[Caption-style text data]
== == ==

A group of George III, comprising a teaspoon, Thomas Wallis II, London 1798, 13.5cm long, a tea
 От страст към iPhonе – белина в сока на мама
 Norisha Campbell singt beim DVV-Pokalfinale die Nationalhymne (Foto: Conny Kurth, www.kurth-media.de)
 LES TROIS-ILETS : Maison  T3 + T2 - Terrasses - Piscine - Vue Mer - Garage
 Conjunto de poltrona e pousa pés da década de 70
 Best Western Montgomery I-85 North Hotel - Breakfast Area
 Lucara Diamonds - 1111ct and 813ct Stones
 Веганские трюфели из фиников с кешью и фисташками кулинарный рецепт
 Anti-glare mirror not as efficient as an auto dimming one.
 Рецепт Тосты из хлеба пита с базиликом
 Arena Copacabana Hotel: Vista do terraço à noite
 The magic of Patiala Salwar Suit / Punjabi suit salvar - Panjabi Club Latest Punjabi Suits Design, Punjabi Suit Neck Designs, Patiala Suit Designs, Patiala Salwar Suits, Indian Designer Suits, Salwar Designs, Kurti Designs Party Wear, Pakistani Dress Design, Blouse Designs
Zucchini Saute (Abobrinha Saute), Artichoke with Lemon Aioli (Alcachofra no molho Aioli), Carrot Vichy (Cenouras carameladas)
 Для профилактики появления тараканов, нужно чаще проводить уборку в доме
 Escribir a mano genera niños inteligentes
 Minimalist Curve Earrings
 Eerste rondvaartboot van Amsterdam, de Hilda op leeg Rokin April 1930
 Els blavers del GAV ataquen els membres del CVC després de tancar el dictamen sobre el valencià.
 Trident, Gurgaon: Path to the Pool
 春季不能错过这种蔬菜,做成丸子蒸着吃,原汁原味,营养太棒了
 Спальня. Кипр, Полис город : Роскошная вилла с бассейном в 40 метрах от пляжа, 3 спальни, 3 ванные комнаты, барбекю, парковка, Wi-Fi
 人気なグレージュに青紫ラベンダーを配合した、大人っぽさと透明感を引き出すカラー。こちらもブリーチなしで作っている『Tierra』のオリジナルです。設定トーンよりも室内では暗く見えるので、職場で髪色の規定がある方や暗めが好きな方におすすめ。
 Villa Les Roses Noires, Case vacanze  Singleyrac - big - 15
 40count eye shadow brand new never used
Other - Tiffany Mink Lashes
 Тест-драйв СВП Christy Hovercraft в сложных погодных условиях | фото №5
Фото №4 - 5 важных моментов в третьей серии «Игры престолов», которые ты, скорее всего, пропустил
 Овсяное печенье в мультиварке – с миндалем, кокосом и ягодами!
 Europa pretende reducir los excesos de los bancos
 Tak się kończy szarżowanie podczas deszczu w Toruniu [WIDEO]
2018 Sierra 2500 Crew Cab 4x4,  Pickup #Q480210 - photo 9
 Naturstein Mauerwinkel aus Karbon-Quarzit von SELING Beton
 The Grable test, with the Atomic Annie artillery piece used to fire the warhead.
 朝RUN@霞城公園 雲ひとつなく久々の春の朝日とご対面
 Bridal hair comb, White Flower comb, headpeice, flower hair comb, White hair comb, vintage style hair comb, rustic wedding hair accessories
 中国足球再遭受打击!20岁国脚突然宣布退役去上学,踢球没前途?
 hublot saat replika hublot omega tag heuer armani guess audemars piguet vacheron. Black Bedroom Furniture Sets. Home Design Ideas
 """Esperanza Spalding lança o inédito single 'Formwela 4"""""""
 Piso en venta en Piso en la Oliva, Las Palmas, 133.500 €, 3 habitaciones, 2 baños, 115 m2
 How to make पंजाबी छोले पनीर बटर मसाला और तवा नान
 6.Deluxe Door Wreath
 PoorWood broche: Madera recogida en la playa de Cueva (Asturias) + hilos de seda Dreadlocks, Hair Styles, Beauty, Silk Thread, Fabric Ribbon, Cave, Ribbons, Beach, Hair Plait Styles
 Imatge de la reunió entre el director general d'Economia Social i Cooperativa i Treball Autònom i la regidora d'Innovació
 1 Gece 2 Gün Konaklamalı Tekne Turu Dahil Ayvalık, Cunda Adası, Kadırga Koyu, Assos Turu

== == ==

#### The task:
Give back all of the data exactly, with every line intact.

#### Solution for this problem:
A group of George III, comprising a teaspoon, Thomas Wallis II, London 1798, 13.5cm long, a tea
 От страст към iPhonе – белина в сока на мама
 Norisha Campbell singt beim DVV-Pokalfinale die Nationalhymne (Foto: Conny Kurth, www.kurth-media.de)
 LES TROIS-ILETS : Maison  T3 + T2 - Terrasses - Piscine - Vue Mer - Garage
 Conjunto de poltrona e pousa pés da década de 70
 Best Western Montgomery I-85 North Hotel - Breakfast Area
 Lucara Diamonds - 1111ct and 813ct Stones
 Веганские трюфели из фиников с кешью и фисташками кулинарный рецепт
 Anti-glare mirror not as efficient as an auto dimming one.
 Рецепт Тосты из хлеба пита с базиликом
 Arena Copacabana Hotel: Vista do terraço à noite
 The magic of Patiala Salwar Suit / Punjabi suit salvar - Panjabi Club Latest Punjabi Suits Design, Punjabi Suit Neck Designs, Patiala Suit Designs, Patiala Salwar Suits, Indian Designer Suits, Salwar Designs, Kurti Designs Party Wear, Pakistani Dress Design, Blouse Designs
Zucchini Saute (Abobrinha Saute), Artichoke with Lemon Aioli (Alcachofra no molho Aioli), Carrot Vichy (Cenouras carameladas)
 Для профилактики появления тараканов, нужно чаще проводить уборку в доме
 Escribir a mano genera niños inteligentes
 Minimalist Curve Earrings
 Eerste rondvaartboot van Amsterdam, de Hilda op leeg Rokin April 1930
 Els blavers del GAV ataquen els membres del CVC després de tancar el dictamen sobre el valencià.
 Trident, Gurgaon: Path to the Pool
 春季不能错过这种蔬菜,做成丸子蒸着吃,原汁原味,营养太棒了
 Спальня. Кипр, Полис город : Роскошная вилла с бассейном в 40 метрах от пляжа, 3 спальни, 3 ванные комнаты, барбекю, парковка, Wi-Fi
 人気なグレージュに青紫ラベンダーを配合した、大人っぽさと透明感を引き出すカラー。こちらもブリーチなしで作っている『Tierra』のオリジナルです。設定トーンよりも室内では暗く見えるので、職場で髪色の規定がある方や暗めが好きな方におすすめ。
 Villa Les Roses Noires, Case vacanze  Singleyrac - big - 15
 40count eye shadow brand new never used
Other - Tiffany Mink Lashes
 Тест-драйв СВП Christy Hovercraft в сложных погодных условиях | фото №5
Фото №4 - 5 важных моментов в третьей серии «Игры престолов», которые ты, скорее всего, пропустил
 Овсяное печенье в мультиварке – с миндалем, кокосом и ягодами!
 Europa pretende reducir los excesos de los bancos
 Tak się kończy szarżowanie podczas deszczu w Toruniu [WIDEO]
2018 Sierra 2500 Crew Cab 4x4,  Pickup #Q480210 - photo 9
 Naturstein Mauerwinkel aus Karbon-Quarzit von SELING Beton
 The Grable test, with the Atomic Annie artillery piece used to fire the warhead.
 朝RUN@霞城公園 雲ひとつなく久々の春の朝日とご対面
 Bridal hair comb, White Flower comb, headpeice, flower hair comb, White hair comb, vintage style hair comb, rustic wedding hair accessories
 中国足球再遭受打击!20岁国脚突然宣布退役去上学,踢球没前途?
 hublot saat replika hublot omega tag heuer armani guess audemars piguet vacheron. Black Bedroom Furniture Sets. Home Design Ideas
 """Esperanza Spalding lança o inédito single 'Formwela 4"""""""
 Piso en venta en Piso en la Oliva, Las Palmas, 133.500 €, 3 habitaciones, 2 baños, 115 m2
 How to make पंजाबी छोले पनीर बटर मसाला और तवा नान
 6.Deluxe Door Wreath
 PoorWood broche: Madera recogida en la playa de Cueva (Asturias) + hilos de seda Dreadlocks, Hair Styles, Beauty, Silk Thread, Fabric Ribbon, Cave, Ribbons, Beach, Hair Plait Styles
 Imatge de la reunió entre el director general d'Economia Social i Cooperativa i Treball Autònom i la regidora d'Innovació
 1 Gece 2 Gün Konaklamalı Tekne Turu Dahil Ayvalık, Cunda Adası, Kadırga Koyu, Assos Turu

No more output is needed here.